I did also see in related threads in other repositories that an async API system was being considered, and wanted to ask if there were any updates on that front, and if there was some other considerations I am unaware of that required structs to be unsendable? And if there was any proposed solution to this issue that is in the works?
Any information anyone could provide would be very helpful, thanks!
Thank you for opening your first issue in this project! Engagement like this is essential for open source projects! 🤗
If you haven't done so already, check out Jupyter's Code of Conduct. Also, please try to follow the issue template as it helps other other community members to contribute more effectively.
You can meet the other Jovyans by joining our Discourse forum. There is also an intro thread there where you can stop by and say Hi! 👋
Welcome to the Jupyter community! 🎉
There is a comment pointing to what should be done to allow multithreading, but I haven't gone any further.
I'm still interested though, and it would be great if you wanted to open a PR.
I opened #114.
Thank you for the prompt response! I took a look at the PR, and tried cloning + building but taking a closer look it looks as though some of the underlying yrs structs don't implement send and at some point we may need some Mutexing to make this thread-safe?
Performance issues aside, would wrapping each of the underlying yrs structs in the Python interface layer in an Arc<Mutex<T>>
solve the issue? If so, is this something that would be helpful to implement and then provide some library interface that allows user to decide if they'd like to use a mutexed version of the library?
Good questions, I honestly don't know.

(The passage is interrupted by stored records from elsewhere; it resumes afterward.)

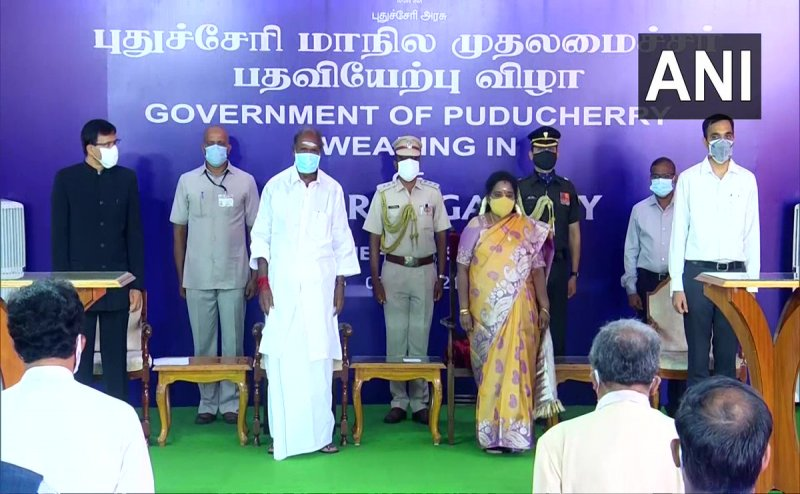Puducherry: 11 test positive for Covid-19 at Puducherry CM N Rangasamy's oath-taking ceremony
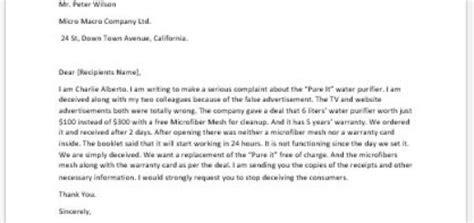 Complaint Letter Misleading Information barking complaint letter to writeletter2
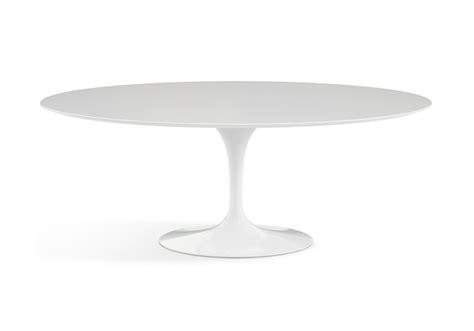 saarinen tavolo knoll saarinen tavolo ovale in legno knoll milia shop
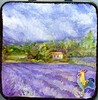 Lavender Fields-DIY Travel Palette (molossus, who says Life Imitates Doodles) Tags: lavender fields nature watercolor youtangle tin diytravelpalette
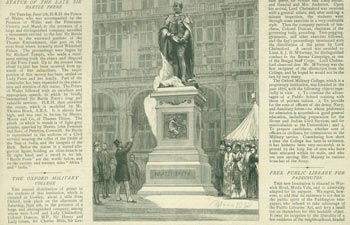 The Prince Of Wales Unveiling The Statue Of Sir Bartle Frere On The Thames Embankment. Illustrated London News ., London.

Should we start by just having it work, using mutexes?
I think a Mutex implementation would be very nice to have, so long as it's kept as an optional configuration - applications that are single-threaded shouldn't incur the overhead of locking, etc.
Would this configuration consist of having two separate builds, one with mutexes and one without, and a runtime parameter for choosing one?
Note that even when not sending objects across threads, just creating an object in another thread is problematic since it can be garbage collected from a different thread, which will panic and lead to memory leaks. We can see that in pytest
for instance, see here.
So it might be safer to always use mutexes.